= Problem =
Reproduce every one of the entries below word for word, leaving out the pictures.

= Dataset records =
>> BEGIN

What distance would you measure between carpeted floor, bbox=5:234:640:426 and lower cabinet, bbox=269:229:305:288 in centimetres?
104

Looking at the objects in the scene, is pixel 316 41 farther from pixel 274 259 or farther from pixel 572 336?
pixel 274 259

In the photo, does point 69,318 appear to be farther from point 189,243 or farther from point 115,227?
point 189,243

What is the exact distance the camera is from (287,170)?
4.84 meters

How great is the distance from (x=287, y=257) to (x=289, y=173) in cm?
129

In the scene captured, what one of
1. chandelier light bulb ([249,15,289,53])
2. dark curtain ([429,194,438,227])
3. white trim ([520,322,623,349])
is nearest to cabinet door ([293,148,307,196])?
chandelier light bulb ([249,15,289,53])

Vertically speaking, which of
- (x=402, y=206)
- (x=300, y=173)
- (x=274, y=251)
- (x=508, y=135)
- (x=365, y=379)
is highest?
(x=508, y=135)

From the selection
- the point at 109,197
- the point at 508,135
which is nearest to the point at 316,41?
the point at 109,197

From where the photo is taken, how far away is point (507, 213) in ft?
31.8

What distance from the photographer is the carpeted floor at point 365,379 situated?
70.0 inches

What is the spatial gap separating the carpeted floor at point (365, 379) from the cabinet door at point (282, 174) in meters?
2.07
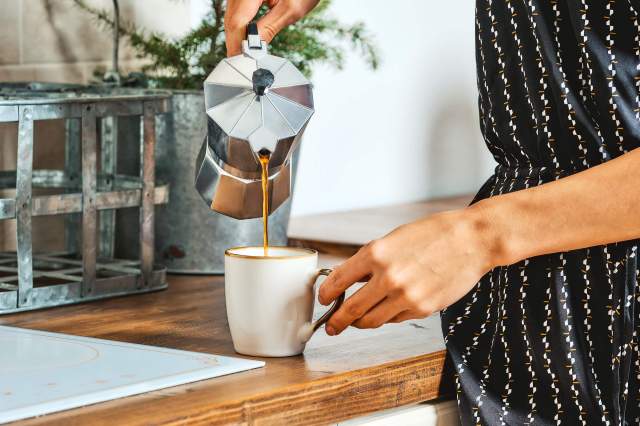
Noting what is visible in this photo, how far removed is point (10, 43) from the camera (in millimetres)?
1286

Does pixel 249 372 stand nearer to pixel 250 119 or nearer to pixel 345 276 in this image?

>> END

= Response to the task =
What distance would you measure between carpeted floor, bbox=5:234:640:426 and lower cabinet, bbox=269:229:305:288 in centimetres?
104

Looking at the objects in the scene, is pixel 316 41 farther from pixel 274 259 or farther from pixel 572 336?
pixel 274 259

In the photo, does point 69,318 appear to be farther from point 189,243 or farther from point 115,227?
point 189,243

What is the exact distance the camera is from (287,170)?
4.84 meters

How great is the distance from (x=287, y=257) to (x=289, y=173) in cm?
129

In the scene captured, what one of
1. chandelier light bulb ([249,15,289,53])
2. dark curtain ([429,194,438,227])
3. white trim ([520,322,623,349])
is nearest to cabinet door ([293,148,307,196])?
chandelier light bulb ([249,15,289,53])

Vertically speaking, which of
- (x=402, y=206)
- (x=300, y=173)
- (x=274, y=251)
- (x=508, y=135)
- (x=365, y=379)
is highest?
(x=508, y=135)

From the selection
- the point at 109,197
- the point at 508,135
which is nearest to the point at 316,41?
the point at 109,197

From where the photo is taken, how far away is point (507, 213) in ft?
31.8

What distance from the photographer is the carpeted floor at point 365,379 situated?
70.0 inches

What is the spatial gap separating the carpeted floor at point (365, 379) from the cabinet door at point (282, 174) in meters?
2.07
Noting what is visible in this photo, how far removed is point (10, 43) from the camera (in millimetres)?
1286

Does pixel 249 372 stand nearer to pixel 250 119 or nearer to pixel 345 276 in this image?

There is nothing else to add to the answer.